[Collected data entries]
————
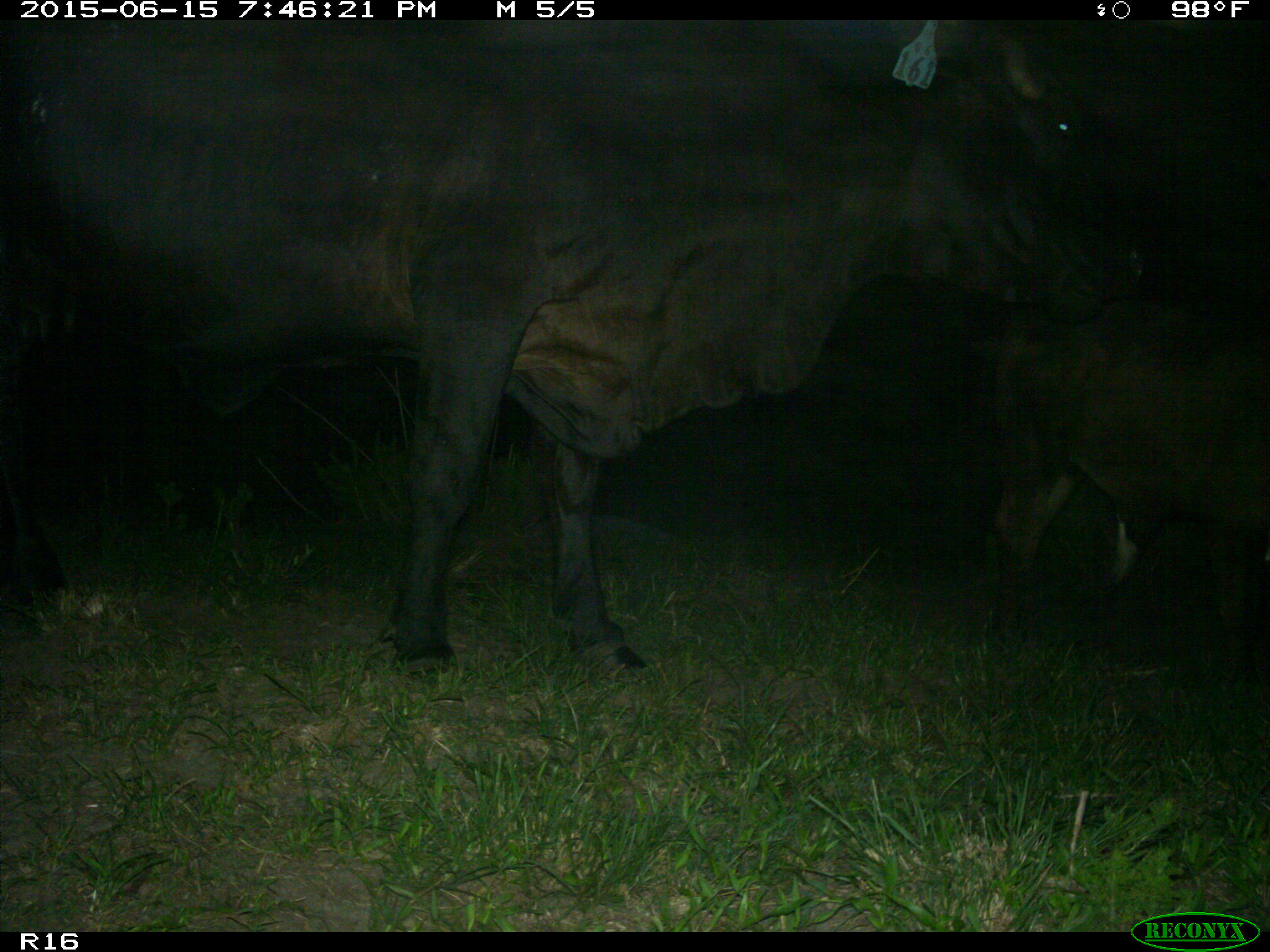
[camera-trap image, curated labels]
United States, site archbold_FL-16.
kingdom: Animalia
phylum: Chordata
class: Mammalia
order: Artiodactyla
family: Bovidae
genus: Bos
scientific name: Bos taurus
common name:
————
_Problem requirements_
Your answer must be the lines from the one with "kingdom: Animalia" through the last line of the data, repeated exactly and with nothing else.

_Solution for this exercise_
kingdom: Animalia
phylum: Chordata
class: Mammalia
order: Artiodactyla
family: Bovidae
genus: Bos
scientific name: Bos taurus
common name:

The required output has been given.